Problem to solve:
Reproduce each of the following entries word for word.

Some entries
○ ○ ○
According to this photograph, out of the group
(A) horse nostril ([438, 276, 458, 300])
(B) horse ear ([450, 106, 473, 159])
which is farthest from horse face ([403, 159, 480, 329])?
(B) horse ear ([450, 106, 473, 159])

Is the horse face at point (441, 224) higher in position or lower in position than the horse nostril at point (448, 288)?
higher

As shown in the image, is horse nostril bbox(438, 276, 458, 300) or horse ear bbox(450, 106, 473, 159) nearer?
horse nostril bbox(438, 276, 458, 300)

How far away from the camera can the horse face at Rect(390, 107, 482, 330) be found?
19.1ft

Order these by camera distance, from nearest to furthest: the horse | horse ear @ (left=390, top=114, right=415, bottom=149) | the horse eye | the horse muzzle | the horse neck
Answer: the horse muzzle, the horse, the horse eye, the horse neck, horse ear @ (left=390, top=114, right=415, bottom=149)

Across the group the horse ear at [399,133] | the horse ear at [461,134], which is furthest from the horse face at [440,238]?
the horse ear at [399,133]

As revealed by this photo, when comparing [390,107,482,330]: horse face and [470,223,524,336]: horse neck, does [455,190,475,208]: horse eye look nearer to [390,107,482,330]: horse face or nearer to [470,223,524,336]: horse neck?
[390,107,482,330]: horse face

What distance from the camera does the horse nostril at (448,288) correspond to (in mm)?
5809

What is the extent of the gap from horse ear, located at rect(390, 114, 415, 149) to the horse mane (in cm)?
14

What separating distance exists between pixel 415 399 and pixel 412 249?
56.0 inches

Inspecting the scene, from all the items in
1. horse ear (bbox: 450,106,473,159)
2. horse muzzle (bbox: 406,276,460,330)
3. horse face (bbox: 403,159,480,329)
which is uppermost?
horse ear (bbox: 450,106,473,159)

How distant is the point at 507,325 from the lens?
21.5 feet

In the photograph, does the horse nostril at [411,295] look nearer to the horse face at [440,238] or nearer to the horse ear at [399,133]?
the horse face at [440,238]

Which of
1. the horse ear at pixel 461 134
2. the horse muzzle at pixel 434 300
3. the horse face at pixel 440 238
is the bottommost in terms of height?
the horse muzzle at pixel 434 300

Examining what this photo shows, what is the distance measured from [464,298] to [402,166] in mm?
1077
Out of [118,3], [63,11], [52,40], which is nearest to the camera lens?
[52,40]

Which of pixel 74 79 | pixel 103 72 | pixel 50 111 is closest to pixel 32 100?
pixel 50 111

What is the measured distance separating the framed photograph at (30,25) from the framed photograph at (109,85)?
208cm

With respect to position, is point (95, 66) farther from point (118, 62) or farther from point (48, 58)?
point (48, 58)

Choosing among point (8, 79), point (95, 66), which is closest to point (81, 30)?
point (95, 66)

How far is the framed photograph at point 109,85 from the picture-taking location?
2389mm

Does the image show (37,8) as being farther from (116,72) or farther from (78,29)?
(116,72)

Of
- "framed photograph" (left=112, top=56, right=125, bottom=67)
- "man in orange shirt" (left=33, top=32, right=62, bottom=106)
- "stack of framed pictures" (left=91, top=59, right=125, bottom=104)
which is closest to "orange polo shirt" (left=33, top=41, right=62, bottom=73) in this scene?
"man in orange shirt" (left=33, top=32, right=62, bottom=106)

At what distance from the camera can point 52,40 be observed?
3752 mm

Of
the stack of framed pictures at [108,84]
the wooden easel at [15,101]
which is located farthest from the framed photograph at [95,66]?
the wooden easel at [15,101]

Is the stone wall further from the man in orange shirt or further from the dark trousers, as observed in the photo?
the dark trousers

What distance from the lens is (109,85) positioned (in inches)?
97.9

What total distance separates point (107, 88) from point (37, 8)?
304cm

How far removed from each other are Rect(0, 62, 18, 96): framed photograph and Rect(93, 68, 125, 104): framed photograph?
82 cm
○ ○ ○
Result:
According to this photograph, out of the group
(A) horse nostril ([438, 276, 458, 300])
(B) horse ear ([450, 106, 473, 159])
which is farthest from horse face ([403, 159, 480, 329])?
(B) horse ear ([450, 106, 473, 159])

Is the horse face at point (441, 224) higher in position or lower in position than the horse nostril at point (448, 288)?
higher

As shown in the image, is horse nostril bbox(438, 276, 458, 300) or horse ear bbox(450, 106, 473, 159) nearer?
horse nostril bbox(438, 276, 458, 300)

How far away from the camera can the horse face at Rect(390, 107, 482, 330) be found?
19.1ft

Order these by camera distance, from nearest to furthest: the horse | horse ear @ (left=390, top=114, right=415, bottom=149) | the horse eye | the horse muzzle | the horse neck
Answer: the horse muzzle, the horse, the horse eye, the horse neck, horse ear @ (left=390, top=114, right=415, bottom=149)

Across the group the horse ear at [399,133] | the horse ear at [461,134], which is furthest from the horse face at [440,238]?
the horse ear at [399,133]

As revealed by this photo, when comparing [390,107,482,330]: horse face and [470,223,524,336]: horse neck, does [455,190,475,208]: horse eye look nearer to [390,107,482,330]: horse face or nearer to [470,223,524,336]: horse neck?
[390,107,482,330]: horse face

What distance from the camera does the horse nostril at (448,288) correspond to (in mm)?
5809

What is the extent of the gap from horse ear, located at rect(390, 114, 415, 149) to the horse mane (in cm)?
14

What separating distance exists between pixel 415 399 and pixel 412 249?
56.0 inches

Inspecting the scene, from all the items in
1. horse ear (bbox: 450,106,473,159)
2. horse muzzle (bbox: 406,276,460,330)
3. horse face (bbox: 403,159,480,329)
which is uppermost?
horse ear (bbox: 450,106,473,159)

How distant is the point at 507,325 from the lens?
21.5 feet

In the photograph, does the horse nostril at [411,295] look nearer to the horse face at [440,238] or nearer to the horse ear at [399,133]?
the horse face at [440,238]

Which of
1. the horse ear at pixel 461 134
2. the horse muzzle at pixel 434 300
3. the horse face at pixel 440 238
is the bottommost in terms of height?
the horse muzzle at pixel 434 300

Examining what this photo shows, what is the distance measured from [464,298] to [402,166] in mm?
1077
Out of [118,3], [63,11], [52,40], which is nearest to the camera lens?
[52,40]

Which of pixel 74 79 | pixel 103 72 | pixel 50 111 is closest to pixel 32 100?
pixel 50 111

What is the measured distance separating the framed photograph at (30,25) from the framed photograph at (109,85)?
208cm

With respect to position, is point (95, 66) farther from point (118, 62) or farther from point (48, 58)?
point (48, 58)

Choosing among point (8, 79), point (95, 66), which is closest to point (81, 30)?
point (95, 66)

How far is the framed photograph at point 109,85 from the picture-taking location?
2389mm

Does the image show (37,8) as being farther from (116,72) or farther from (78,29)?
(116,72)

Of
- "framed photograph" (left=112, top=56, right=125, bottom=67)
- "man in orange shirt" (left=33, top=32, right=62, bottom=106)
- "stack of framed pictures" (left=91, top=59, right=125, bottom=104)
which is closest to "orange polo shirt" (left=33, top=41, right=62, bottom=73) in this scene?
"man in orange shirt" (left=33, top=32, right=62, bottom=106)

At what distance from the camera can point 52,40 be observed?
3752 mm

Of
the stack of framed pictures at [108,84]
the wooden easel at [15,101]
which is located farthest from the framed photograph at [95,66]?
the wooden easel at [15,101]

Is the stone wall further from the man in orange shirt or further from the dark trousers, as observed in the photo?
the dark trousers

What distance from the lens is (109,85) positioned (in inches)?
97.9

What total distance separates point (107, 88) from point (37, 8)?
304cm

How far removed from each other are Rect(0, 62, 18, 96): framed photograph and Rect(93, 68, 125, 104): framed photograph?
82 cm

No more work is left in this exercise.